Quote the lines of the listing below exactly, from the line containing "Of point 289,145" up to and including the line containing "Answer: pixel 118".

- [Material for this task]
▬▬▬▬▬▬

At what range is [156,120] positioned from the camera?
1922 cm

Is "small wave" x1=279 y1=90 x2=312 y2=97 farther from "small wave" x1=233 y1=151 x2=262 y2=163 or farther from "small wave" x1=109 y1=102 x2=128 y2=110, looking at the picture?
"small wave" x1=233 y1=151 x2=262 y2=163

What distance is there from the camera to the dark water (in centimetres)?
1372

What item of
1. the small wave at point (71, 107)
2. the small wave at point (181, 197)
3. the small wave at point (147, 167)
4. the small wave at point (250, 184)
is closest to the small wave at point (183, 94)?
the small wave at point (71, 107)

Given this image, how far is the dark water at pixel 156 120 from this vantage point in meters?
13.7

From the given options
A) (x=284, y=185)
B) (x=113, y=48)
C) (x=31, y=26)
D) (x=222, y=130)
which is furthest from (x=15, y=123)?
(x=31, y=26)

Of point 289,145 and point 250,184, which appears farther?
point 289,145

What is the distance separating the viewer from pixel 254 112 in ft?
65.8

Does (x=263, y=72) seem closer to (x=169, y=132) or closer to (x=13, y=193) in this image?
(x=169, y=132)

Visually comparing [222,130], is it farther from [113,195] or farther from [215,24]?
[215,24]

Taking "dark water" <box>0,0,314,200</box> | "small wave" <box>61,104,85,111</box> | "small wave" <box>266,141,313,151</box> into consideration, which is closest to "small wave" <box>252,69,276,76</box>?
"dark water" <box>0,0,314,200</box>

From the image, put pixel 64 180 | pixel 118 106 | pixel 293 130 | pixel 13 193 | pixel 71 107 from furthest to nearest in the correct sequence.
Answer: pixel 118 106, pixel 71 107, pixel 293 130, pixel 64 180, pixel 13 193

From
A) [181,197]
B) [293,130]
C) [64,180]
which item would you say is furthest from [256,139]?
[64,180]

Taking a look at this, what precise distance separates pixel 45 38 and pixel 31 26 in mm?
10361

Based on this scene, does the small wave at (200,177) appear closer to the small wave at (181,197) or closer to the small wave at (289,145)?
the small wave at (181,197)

▬▬▬▬▬▬

- [Complete output]
Of point 289,145 and point 250,184, which appears farther?
point 289,145

What is the distance separating the viewer from pixel 254 112 in ft?
65.8

Does (x=263, y=72) seem closer to (x=169, y=132) or closer to (x=13, y=193) in this image?
(x=169, y=132)

Visually comparing [222,130], is it farther from [113,195] or farther from [215,24]?
[215,24]

Taking "dark water" <box>0,0,314,200</box> | "small wave" <box>61,104,85,111</box> | "small wave" <box>266,141,313,151</box> into consideration, which is closest to "small wave" <box>252,69,276,76</box>?
"dark water" <box>0,0,314,200</box>

From the image, put pixel 64 180 | pixel 118 106 | pixel 293 130 | pixel 13 193 | pixel 71 107 from furthest to nearest in the correct sequence.
Answer: pixel 118 106, pixel 71 107, pixel 293 130, pixel 64 180, pixel 13 193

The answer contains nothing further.